# Supplied material start
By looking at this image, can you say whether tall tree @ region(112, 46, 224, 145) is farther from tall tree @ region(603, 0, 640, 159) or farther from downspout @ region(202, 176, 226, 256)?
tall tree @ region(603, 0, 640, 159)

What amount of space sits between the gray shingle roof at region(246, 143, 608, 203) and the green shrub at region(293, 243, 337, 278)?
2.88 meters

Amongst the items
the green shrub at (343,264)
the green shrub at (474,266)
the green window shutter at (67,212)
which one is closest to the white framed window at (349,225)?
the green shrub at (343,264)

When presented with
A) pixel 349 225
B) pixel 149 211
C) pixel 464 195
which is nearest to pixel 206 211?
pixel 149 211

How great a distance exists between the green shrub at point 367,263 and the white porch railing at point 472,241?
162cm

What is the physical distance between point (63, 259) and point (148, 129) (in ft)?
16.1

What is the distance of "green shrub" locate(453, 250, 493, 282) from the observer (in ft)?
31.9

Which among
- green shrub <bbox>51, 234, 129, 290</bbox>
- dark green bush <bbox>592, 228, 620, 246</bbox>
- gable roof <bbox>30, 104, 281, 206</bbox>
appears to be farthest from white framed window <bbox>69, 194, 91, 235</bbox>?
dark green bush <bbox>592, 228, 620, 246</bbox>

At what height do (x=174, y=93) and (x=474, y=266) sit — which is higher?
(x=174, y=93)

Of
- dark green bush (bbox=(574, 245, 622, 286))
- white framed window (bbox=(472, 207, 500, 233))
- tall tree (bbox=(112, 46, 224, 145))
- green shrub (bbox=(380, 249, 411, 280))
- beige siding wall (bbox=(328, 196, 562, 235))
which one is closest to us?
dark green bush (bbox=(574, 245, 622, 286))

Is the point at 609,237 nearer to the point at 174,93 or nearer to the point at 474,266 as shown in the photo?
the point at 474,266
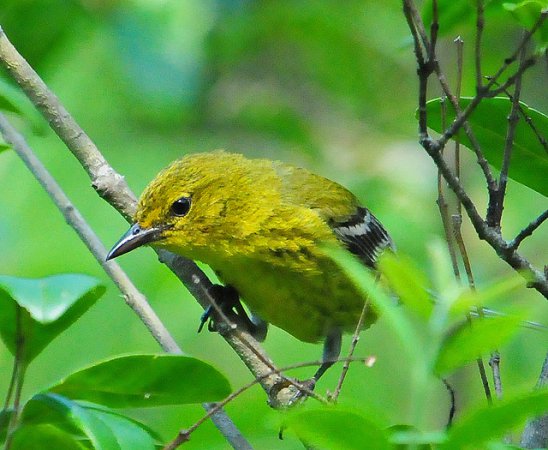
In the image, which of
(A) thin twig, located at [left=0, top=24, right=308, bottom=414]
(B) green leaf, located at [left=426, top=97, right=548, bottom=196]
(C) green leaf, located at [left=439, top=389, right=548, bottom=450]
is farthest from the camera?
(A) thin twig, located at [left=0, top=24, right=308, bottom=414]

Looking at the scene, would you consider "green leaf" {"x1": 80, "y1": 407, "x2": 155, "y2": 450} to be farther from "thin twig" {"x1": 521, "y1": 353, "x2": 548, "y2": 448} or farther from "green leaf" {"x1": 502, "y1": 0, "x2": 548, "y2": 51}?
"green leaf" {"x1": 502, "y1": 0, "x2": 548, "y2": 51}

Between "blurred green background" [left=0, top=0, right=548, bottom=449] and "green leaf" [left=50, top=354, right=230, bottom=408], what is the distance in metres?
1.25

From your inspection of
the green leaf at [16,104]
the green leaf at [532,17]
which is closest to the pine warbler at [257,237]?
the green leaf at [16,104]

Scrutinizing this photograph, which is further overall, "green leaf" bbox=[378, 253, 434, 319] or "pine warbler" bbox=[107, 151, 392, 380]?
"pine warbler" bbox=[107, 151, 392, 380]

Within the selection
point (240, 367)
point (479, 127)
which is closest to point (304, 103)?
point (240, 367)

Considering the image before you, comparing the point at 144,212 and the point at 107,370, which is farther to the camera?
the point at 144,212

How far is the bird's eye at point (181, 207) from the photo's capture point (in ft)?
13.4

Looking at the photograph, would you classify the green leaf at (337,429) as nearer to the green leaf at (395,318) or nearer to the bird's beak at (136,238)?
the green leaf at (395,318)

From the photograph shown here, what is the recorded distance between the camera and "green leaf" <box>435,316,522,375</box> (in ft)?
4.45

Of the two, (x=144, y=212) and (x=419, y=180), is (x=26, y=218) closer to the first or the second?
(x=144, y=212)

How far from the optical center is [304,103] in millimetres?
8844

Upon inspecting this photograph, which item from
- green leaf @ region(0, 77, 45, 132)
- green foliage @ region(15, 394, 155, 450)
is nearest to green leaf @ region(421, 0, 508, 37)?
green leaf @ region(0, 77, 45, 132)

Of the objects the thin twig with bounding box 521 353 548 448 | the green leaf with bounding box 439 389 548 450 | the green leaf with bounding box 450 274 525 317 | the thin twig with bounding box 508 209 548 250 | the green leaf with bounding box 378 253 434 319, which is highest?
the green leaf with bounding box 378 253 434 319

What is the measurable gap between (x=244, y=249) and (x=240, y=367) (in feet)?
13.2
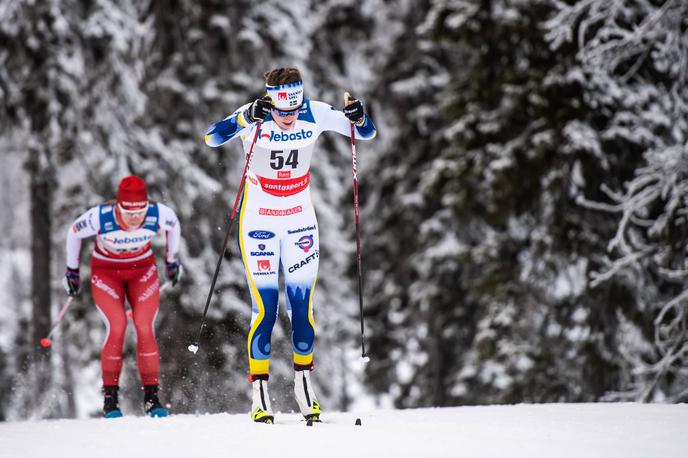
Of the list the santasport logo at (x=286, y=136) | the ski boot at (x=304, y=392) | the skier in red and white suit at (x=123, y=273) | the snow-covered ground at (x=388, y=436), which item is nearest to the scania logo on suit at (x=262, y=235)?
the santasport logo at (x=286, y=136)

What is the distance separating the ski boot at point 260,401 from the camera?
6746 mm

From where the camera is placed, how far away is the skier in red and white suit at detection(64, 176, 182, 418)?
26.8 ft

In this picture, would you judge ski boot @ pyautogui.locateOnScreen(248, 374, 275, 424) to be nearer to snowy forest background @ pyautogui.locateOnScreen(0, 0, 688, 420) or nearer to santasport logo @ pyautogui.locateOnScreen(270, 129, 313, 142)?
santasport logo @ pyautogui.locateOnScreen(270, 129, 313, 142)

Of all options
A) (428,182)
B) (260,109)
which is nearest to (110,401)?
(260,109)

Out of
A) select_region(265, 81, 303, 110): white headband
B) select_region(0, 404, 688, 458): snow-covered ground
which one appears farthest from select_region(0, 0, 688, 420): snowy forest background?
select_region(265, 81, 303, 110): white headband

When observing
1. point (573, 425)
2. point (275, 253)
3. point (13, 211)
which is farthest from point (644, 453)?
point (13, 211)

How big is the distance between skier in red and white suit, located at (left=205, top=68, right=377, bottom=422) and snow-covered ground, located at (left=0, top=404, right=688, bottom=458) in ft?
1.66

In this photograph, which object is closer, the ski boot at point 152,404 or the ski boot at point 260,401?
the ski boot at point 260,401

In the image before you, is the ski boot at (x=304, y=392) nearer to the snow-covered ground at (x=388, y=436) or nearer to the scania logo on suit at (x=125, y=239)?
the snow-covered ground at (x=388, y=436)

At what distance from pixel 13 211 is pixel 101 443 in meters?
45.8

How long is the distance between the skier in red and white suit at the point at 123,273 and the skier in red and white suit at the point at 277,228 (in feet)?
4.92

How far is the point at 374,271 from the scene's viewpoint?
20859 mm

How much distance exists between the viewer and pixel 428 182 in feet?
52.0

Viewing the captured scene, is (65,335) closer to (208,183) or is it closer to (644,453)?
(208,183)
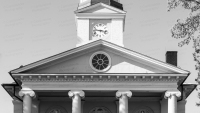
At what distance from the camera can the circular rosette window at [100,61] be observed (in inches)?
1366

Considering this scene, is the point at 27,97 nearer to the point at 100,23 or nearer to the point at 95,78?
the point at 95,78

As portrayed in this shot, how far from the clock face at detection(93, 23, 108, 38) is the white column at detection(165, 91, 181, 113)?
27.1 feet

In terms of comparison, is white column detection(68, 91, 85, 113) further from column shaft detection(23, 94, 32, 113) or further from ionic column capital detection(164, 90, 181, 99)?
ionic column capital detection(164, 90, 181, 99)

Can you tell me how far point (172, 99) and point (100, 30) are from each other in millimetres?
9110

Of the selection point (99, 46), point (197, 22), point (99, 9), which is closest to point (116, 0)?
point (99, 9)

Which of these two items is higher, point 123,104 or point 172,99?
point 172,99

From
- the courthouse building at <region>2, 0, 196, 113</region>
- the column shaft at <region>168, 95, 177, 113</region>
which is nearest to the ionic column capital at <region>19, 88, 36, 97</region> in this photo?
the courthouse building at <region>2, 0, 196, 113</region>

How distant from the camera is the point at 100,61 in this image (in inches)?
1372

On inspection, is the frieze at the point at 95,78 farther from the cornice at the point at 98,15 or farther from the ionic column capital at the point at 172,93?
the cornice at the point at 98,15

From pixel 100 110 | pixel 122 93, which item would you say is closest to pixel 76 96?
pixel 122 93

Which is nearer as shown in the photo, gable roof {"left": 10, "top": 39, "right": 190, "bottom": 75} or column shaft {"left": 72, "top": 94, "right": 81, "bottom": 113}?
column shaft {"left": 72, "top": 94, "right": 81, "bottom": 113}

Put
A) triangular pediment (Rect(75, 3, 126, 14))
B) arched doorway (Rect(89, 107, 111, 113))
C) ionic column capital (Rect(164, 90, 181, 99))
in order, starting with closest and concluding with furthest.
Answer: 1. ionic column capital (Rect(164, 90, 181, 99))
2. arched doorway (Rect(89, 107, 111, 113))
3. triangular pediment (Rect(75, 3, 126, 14))

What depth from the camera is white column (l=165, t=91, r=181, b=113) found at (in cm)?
3397

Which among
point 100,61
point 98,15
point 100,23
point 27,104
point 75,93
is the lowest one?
point 27,104
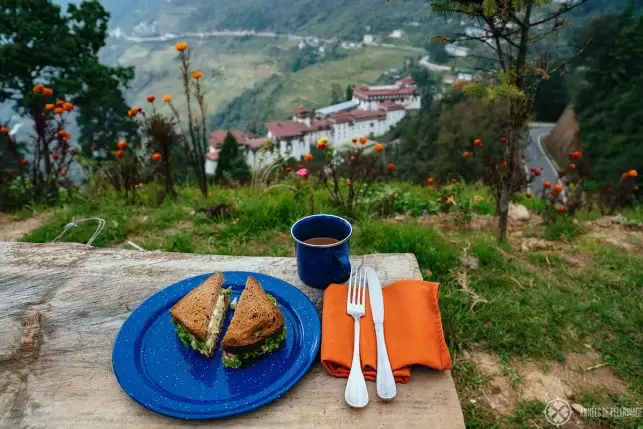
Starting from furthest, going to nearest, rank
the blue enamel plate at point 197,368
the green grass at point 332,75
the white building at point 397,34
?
1. the white building at point 397,34
2. the green grass at point 332,75
3. the blue enamel plate at point 197,368

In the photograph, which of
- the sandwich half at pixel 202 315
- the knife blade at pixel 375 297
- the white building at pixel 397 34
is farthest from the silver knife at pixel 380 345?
the white building at pixel 397 34

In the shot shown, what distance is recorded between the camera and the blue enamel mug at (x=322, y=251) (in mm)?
1556

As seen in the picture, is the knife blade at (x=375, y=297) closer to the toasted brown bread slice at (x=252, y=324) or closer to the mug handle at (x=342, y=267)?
the mug handle at (x=342, y=267)

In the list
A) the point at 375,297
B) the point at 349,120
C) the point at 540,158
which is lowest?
the point at 540,158

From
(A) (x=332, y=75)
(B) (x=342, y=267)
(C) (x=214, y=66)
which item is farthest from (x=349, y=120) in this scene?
(C) (x=214, y=66)

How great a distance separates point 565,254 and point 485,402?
1775mm

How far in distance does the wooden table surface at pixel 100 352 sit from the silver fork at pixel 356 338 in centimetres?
4

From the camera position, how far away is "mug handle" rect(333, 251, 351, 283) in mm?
1573

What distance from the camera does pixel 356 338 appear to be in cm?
132

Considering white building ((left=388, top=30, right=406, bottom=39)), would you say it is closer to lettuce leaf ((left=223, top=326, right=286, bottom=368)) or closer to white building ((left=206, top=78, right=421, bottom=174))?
white building ((left=206, top=78, right=421, bottom=174))

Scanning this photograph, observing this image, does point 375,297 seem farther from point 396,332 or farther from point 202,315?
point 202,315

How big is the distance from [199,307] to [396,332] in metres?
0.66

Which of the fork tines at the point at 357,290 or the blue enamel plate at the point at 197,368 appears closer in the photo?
the blue enamel plate at the point at 197,368

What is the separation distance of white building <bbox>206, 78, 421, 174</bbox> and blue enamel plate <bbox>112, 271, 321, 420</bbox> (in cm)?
4022
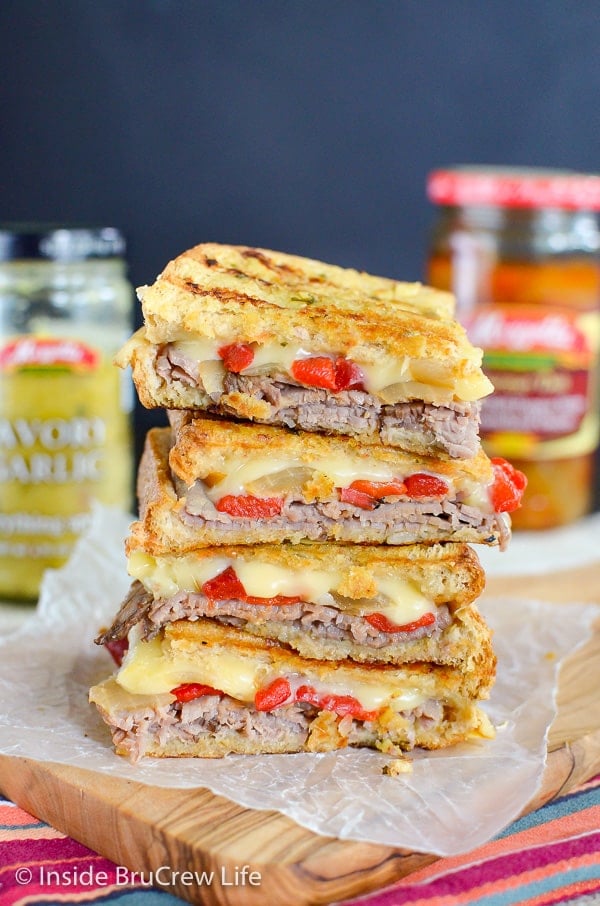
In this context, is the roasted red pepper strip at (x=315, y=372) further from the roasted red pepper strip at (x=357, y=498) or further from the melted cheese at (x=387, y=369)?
the roasted red pepper strip at (x=357, y=498)

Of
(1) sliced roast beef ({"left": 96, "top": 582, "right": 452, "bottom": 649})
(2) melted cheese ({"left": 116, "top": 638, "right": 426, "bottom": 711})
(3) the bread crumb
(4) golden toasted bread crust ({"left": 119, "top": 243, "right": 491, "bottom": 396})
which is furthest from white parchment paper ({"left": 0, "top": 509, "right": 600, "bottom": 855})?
(4) golden toasted bread crust ({"left": 119, "top": 243, "right": 491, "bottom": 396})

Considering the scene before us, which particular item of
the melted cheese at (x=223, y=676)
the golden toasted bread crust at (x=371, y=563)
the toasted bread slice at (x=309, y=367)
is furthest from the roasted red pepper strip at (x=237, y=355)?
the melted cheese at (x=223, y=676)

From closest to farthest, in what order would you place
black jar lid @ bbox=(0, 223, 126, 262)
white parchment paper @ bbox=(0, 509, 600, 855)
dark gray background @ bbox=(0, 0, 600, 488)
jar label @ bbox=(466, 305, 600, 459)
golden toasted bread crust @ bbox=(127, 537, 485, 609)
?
1. white parchment paper @ bbox=(0, 509, 600, 855)
2. golden toasted bread crust @ bbox=(127, 537, 485, 609)
3. black jar lid @ bbox=(0, 223, 126, 262)
4. jar label @ bbox=(466, 305, 600, 459)
5. dark gray background @ bbox=(0, 0, 600, 488)

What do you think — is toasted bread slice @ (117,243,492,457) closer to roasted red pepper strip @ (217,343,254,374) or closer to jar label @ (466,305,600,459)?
roasted red pepper strip @ (217,343,254,374)

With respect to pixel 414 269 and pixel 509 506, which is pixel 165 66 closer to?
pixel 414 269

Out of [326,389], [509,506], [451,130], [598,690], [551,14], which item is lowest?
[598,690]

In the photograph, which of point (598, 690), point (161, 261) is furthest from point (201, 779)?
point (161, 261)
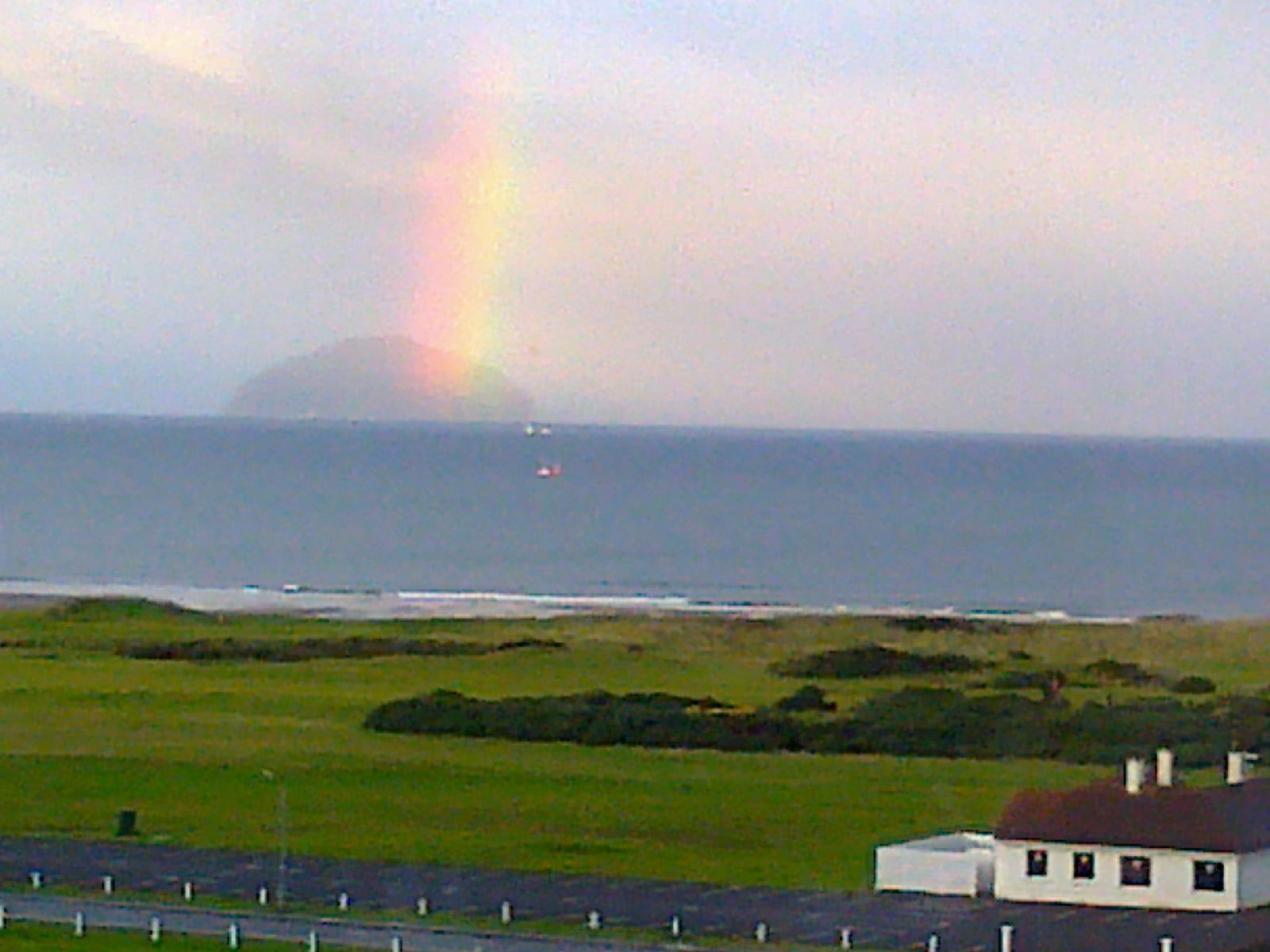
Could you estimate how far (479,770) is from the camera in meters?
60.7

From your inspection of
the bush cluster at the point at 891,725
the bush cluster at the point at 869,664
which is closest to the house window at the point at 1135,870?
the bush cluster at the point at 891,725

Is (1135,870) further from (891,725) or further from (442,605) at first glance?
(442,605)

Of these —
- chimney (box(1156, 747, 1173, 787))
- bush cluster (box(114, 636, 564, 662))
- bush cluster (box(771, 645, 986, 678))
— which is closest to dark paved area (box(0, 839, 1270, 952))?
chimney (box(1156, 747, 1173, 787))

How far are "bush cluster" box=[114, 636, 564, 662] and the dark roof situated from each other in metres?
50.8

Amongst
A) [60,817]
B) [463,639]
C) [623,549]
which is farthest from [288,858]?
[623,549]

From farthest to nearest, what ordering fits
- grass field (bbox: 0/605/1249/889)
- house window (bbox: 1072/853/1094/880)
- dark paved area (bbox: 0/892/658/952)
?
grass field (bbox: 0/605/1249/889) < house window (bbox: 1072/853/1094/880) < dark paved area (bbox: 0/892/658/952)

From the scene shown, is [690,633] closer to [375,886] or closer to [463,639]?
[463,639]

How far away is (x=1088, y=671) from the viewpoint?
83.8m

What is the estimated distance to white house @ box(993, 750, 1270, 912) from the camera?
131ft

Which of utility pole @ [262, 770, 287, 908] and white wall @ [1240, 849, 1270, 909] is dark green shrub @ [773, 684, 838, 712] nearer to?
utility pole @ [262, 770, 287, 908]

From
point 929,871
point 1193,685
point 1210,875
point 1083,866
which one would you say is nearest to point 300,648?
point 1193,685

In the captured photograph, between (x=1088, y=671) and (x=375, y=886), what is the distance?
4621 centimetres

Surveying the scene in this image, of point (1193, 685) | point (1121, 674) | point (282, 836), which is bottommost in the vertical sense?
point (282, 836)

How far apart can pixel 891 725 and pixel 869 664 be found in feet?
66.0
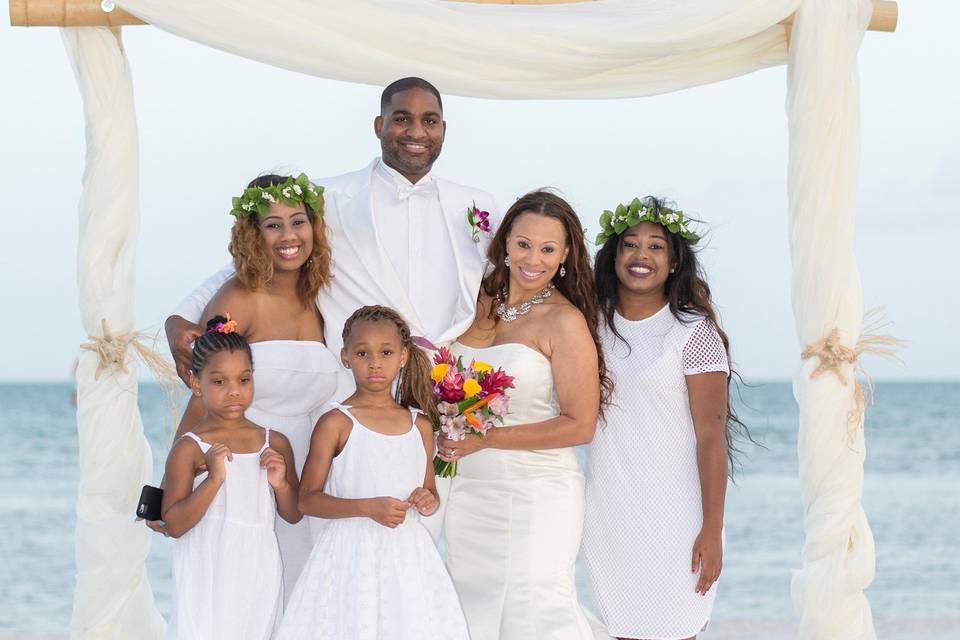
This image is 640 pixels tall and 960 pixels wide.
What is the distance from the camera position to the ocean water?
13555 mm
# Supplied material end
What you have to do:
Arrange everything from the line containing "How far apart" down to the last line of the entries as a Markdown table with the columns Row and Entry line, numbering each row and leaving out blank lines. Leave any pictures out of the table.

Solution to the problem:
| Row | Entry line |
|---|---|
| 1 | How far apart can pixel 891 725 and pixel 869 664 be found in feet? |
| 2 | 66.0 |
| 3 | This image is 640 pixels tall and 960 pixels wide. |
| 4 | What is the distance from the camera position to the ocean water? |
| 5 | 13555 mm |